— Start Data listing —
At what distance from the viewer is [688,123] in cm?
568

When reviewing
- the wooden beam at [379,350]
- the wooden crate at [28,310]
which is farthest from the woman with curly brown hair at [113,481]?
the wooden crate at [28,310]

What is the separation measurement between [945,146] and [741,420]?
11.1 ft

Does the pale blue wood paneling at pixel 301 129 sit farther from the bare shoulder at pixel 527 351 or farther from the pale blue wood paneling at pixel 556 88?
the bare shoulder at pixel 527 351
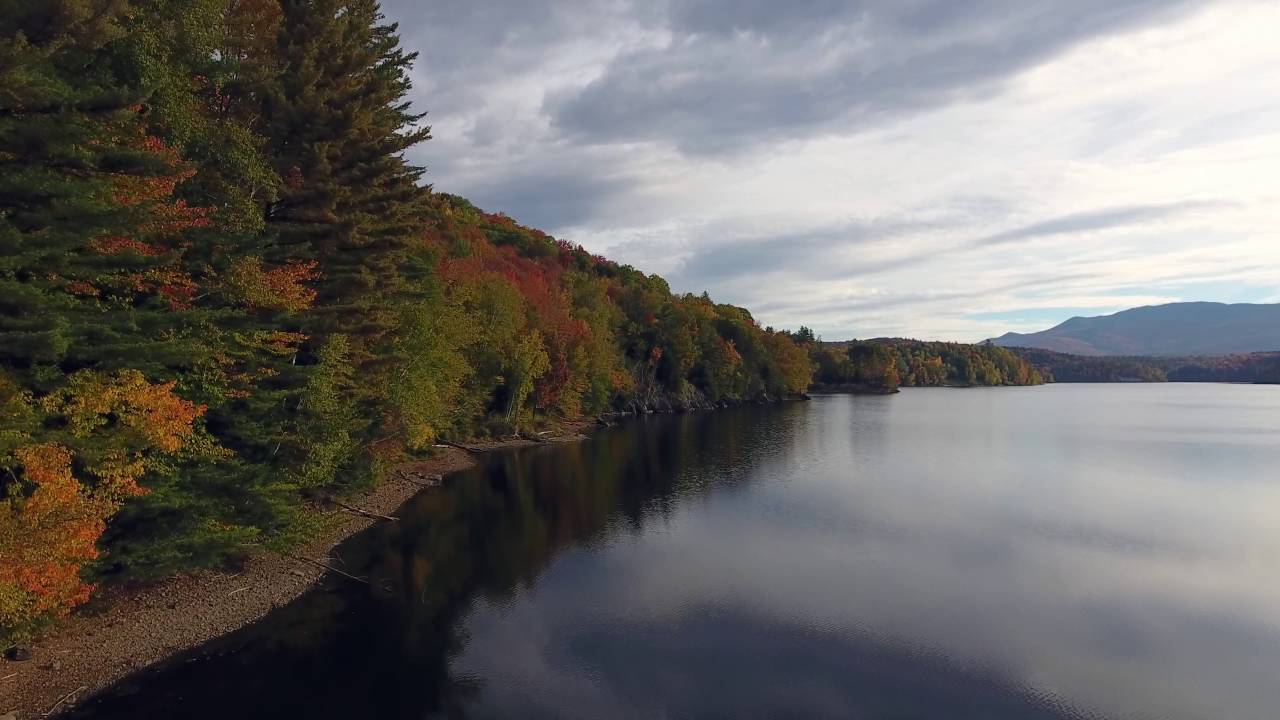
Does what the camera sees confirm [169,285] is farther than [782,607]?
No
— End Data listing —
Stated task →
Change "wood paneling" to "wall paneling" in the part of the listing that begins with the line containing "Does the pale" and continues through the end of the listing. Write that part out again without the pictures.

Solved exercise →
Does the pale blue wall paneling at pixel 301 129 sit farther from the bare shoulder at pixel 527 351 or farther from the pale blue wall paneling at pixel 556 88?
the bare shoulder at pixel 527 351
Does what the camera sees confirm [169,285] is farther than [782,607]?
No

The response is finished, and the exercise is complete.